Requirements
Translate this sentence from the text about the Dragon cargo mission into Spanish: "The C110 spacecraft was the first Dragon to employ additional shielding and water proofing on its avionics section to avoid some of the post-landing water intrusion that previous missions had suffered from."

[Start Quoted text]

A SpaceX Dragon spacecraft arrived at the International Space Station for its second cargo delivery after having resupplied the Station back in 2016. Enjoying a flawless ride into orbit atop a flight-proven Falcon 9 on Monday, Dragon continued its rendezvous in textbook fashion and arrived on the Station’s doorstep on Wednesday for a robotic capture by Canadarm2 to mark the beginning of a month-long stay.
SpaceX’s 14th operational mission to the International Space Station is the second to employ both a previously flown Falcon 9 first stage and Dragon spacecraft, re-using the C110 spacecraft that spent 33 days in orbit as part of the CRS-8 that delivered over three metric tons of cargo to the orbiting laboratory including the BEAM expandable module that remains attached to ISS to this day. NASA and SpaceX have agreed to fly out the remaining missions under the first Commercial Resupply Services Contract using previously-flown Dragons since the cargo version of the spacecraft was built to complete up to three missions per pressure vessel.
The C110 spacecraft was the first Dragon to employ additional shielding and water proofing on its avionics section to avoid some of the post-landing water intrusion that previous missions had suffered from. This move appeared pay off as SpaceX noted only very few refurbishment steps were necessary between the CRS-8 and 14 missions, including the replacement of the heat shield and thermal protection system as well as one-use components like pyrotechnics and parachutes.

[End Quoted text]
[Start Stored records]

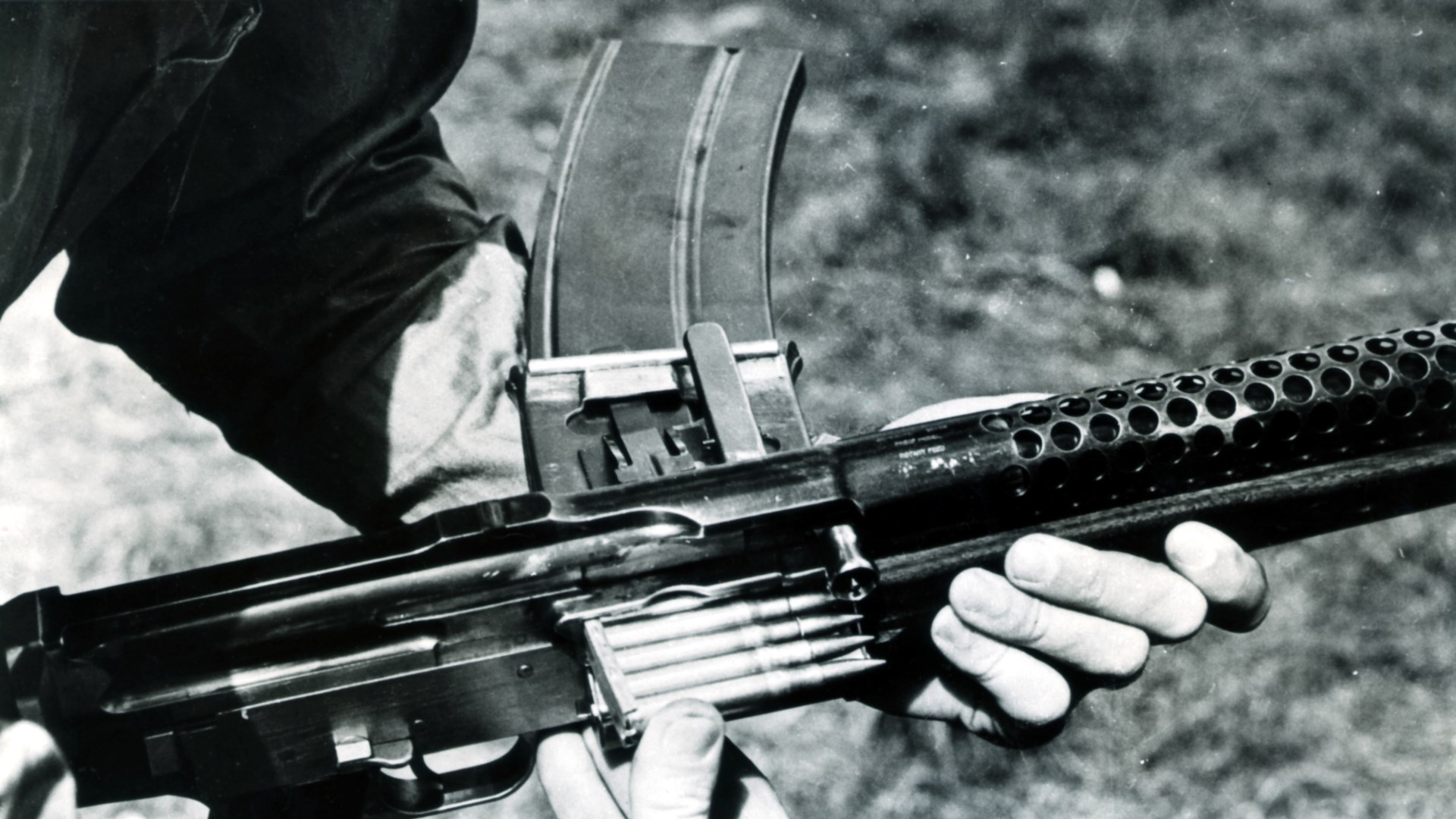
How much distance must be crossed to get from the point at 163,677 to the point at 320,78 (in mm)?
1129

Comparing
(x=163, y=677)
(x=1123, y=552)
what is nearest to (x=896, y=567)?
(x=1123, y=552)

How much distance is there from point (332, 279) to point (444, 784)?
1.00m

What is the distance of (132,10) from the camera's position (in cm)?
135

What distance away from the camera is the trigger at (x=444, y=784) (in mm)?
1525

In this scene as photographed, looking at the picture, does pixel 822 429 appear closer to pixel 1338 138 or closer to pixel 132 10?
pixel 1338 138

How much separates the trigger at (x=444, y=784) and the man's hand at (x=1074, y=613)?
628 millimetres

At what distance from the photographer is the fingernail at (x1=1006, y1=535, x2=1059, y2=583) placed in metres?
1.44

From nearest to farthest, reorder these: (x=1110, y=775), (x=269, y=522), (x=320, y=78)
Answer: (x=320, y=78) → (x=1110, y=775) → (x=269, y=522)

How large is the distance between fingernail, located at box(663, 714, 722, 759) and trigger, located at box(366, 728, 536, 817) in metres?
0.39

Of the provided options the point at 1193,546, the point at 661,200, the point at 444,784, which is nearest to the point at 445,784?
the point at 444,784

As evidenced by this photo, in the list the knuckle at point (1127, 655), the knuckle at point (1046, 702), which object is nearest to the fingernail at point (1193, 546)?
the knuckle at point (1127, 655)

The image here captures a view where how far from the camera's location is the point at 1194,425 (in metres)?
1.45

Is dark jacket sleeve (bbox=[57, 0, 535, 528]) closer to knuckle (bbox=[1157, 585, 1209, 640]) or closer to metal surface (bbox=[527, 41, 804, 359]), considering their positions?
metal surface (bbox=[527, 41, 804, 359])

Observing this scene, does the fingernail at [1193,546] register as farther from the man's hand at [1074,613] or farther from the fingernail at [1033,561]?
the fingernail at [1033,561]
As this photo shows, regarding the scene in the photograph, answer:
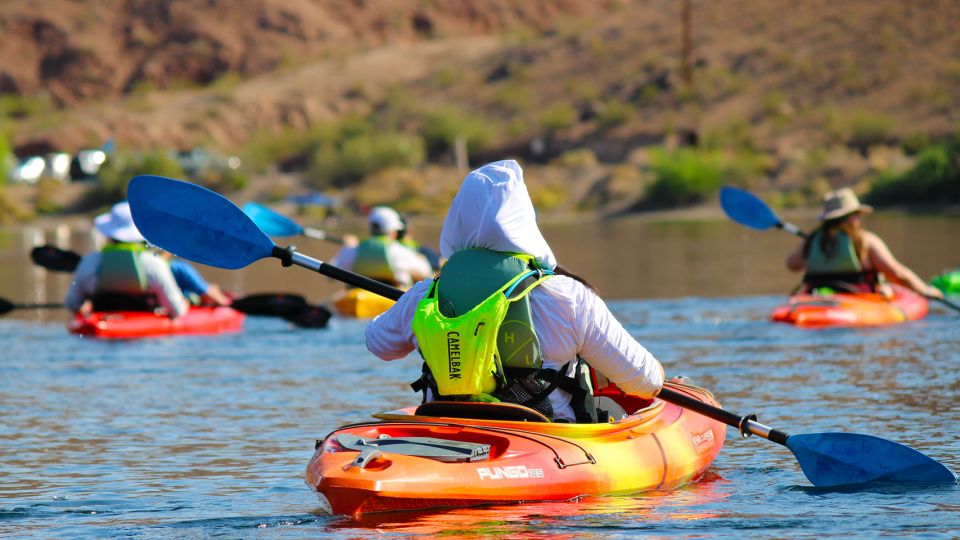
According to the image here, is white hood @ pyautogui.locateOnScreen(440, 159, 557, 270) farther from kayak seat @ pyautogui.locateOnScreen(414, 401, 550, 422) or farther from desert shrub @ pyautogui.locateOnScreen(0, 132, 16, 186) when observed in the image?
desert shrub @ pyautogui.locateOnScreen(0, 132, 16, 186)

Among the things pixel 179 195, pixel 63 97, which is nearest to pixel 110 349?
pixel 179 195

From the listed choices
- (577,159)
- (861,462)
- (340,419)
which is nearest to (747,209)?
(340,419)

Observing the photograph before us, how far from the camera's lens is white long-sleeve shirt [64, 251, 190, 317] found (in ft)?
44.6

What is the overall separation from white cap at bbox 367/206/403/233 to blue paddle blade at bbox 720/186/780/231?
3212 millimetres

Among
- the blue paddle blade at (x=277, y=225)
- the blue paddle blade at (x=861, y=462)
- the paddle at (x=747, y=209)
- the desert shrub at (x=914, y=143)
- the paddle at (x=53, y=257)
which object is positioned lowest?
the blue paddle blade at (x=861, y=462)

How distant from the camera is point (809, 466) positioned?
6.94 meters

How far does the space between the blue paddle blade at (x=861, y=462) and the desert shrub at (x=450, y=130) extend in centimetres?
4670

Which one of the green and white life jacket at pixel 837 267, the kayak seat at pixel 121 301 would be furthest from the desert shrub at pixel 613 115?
the kayak seat at pixel 121 301

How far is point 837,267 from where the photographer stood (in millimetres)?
13617

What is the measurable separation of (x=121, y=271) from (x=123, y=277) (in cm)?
6

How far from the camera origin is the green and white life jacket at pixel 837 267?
531 inches

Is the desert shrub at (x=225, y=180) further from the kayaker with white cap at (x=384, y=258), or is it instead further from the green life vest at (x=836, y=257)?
the green life vest at (x=836, y=257)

[End Stored records]

Task answer
La nave espacial C110 fue la primera Dragon en emplear blindaje adicional e impermeabilización en su sección de aviónica para evitar parte de la entrada de agua posterior al aterrizaje que habían sufrido las misiones anteriores.